I tried to start it in recovery mode, and from that it worked to issue startx. I was then able to look around, but I didn't know what to do. In retrospect I could have used that to remove the offending file.

The only other idea I had was to try a reinstall. I decided to reinstall on top of the previous install without wiping it. After all there were files in there I had been working on for days and I didn't want to loose them.
And that made it possible for me to start up Debian Linux again. Everything was back as before the problem. For a while that was....

At one point (before I reinstalled) I tried to figure out why it was saying there is no space by finding out how much free space there was on the disks. But this is where I found Linux is not very user friendly. None of the ways I know from windows gave me a clue of how much space was free on the HD. I expected to find something in properties, but no..... So in my case I blame Linux' poor file handling user interface. I find it hugely lacking, and I have found there is no way I will be using Linux for any other tasks than LinuxCNC. I'm sorry to say this, but it's my hones oppinion. File handling in general is a major pain! And it shouldn't have to be?

After the reinstall I was able to continue testing, and did that for a while. Then I left my computer running last with everything still working. Then when I came back this morning and did a small edit on an .ini file and tried to save it refused to save. The message was it was unable to save, no reason or anyting (dont remember the exact message). Other things also didn't work. There was 2 updates available, so I tried to install them. But also this failed. It wasn't able to read file permisions or something like that, don't remember exactly.

So the only thing I knew I could do was to reboot. And again it failed to start Linux. Only a blinking cursor in the upper left corner.....

So I started it up in Ubuntu 10.04. This install has Teamviewer application installed on it to be able to remote control it (so I can sit in my living room and monitor the mill in my garage). I expected to have to reinstall again, but this time I figured I need to install another HD. So I wanted to copy out the files I had been working on. Teamviewer has a file transfer module, and I started that. I figured it was best to copy my whole home folder over to my windows laptop (where I'm able to be in control as I want to).
Then it told me that was 260 something Gig of data! One file named .xsesion-errors.old file was all but about 2 Gigs of that. So I figured that file might be the cause of all of this! So I used the teamviewer file manager to delete that file.

Then I did a reboot, and now my Debian Linux install started as normal again!

So there is a huge memory leak bug that is filling up the HD in this in stall! It is filling it up very fast, using only a few days to fill up my whole 330Gig partition.

I think my extensive testing of .ini and .hal files might be the cause of this. I have set debug level in LinuxCNC high in at least one of the installations. And it's writing quite a bit of data each time LinuxCNC is started (or attempted started and failing).
I thought backup files like these were purged regularly to prevent fatal errors like this. But with this install ISO that's not the case!
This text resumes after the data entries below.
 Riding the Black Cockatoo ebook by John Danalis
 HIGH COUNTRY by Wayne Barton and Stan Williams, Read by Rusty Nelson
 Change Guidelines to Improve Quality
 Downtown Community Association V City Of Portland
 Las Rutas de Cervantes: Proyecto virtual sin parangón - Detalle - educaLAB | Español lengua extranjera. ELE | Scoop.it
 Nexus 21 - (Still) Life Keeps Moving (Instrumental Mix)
I don't know if this is the correct place to post a bug report like this. And I'm not sure what I need to include. So if I need to do more or post files please inform me of what I need to do. The implication of this bug is so severe it should be given high priority. And I'd like to do what I can to help.

Anders

Please Log in or Create an account to join the conversation.

More
07 Aug 2014 19:41 #49576 by Todd Zuercher
I am no linux expert, but I am pretty sure you should to look to see what is in that giant error log that's filling your HD, to see what is polluting it, then post back with that info for someone (not me) to be able to help you.
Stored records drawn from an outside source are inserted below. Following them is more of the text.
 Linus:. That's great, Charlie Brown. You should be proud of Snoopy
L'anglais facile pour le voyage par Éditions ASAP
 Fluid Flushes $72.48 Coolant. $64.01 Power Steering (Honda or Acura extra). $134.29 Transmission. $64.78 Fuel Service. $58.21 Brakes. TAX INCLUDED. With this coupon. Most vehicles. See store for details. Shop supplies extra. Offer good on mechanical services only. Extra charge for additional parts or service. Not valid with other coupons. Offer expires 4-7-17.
Please Log in or Create an account to join the conversation.

More
07 Aug 2014 20:23 - 07 Aug 2014 20:24 #49577 by ArcEye
Hi

The error is not a memory leak, it is an error log which is not controlled by the look of it

First thing, turn off debugging in all your configs, unless you know quite a lot about Linuxcnc internals, it is not going to tell you anything useful.
The size of the linuxcnc.log can be controlled by rsyslog
www.rsyslog.com/doc/log_rotation_fix_size.html

However this is not about Linuxcnc, or at least not directly, this . xsession-error log problem is quite common
It can be caused by a variety of things, as Todd says, need to know what is in the log to have any idea what that might be.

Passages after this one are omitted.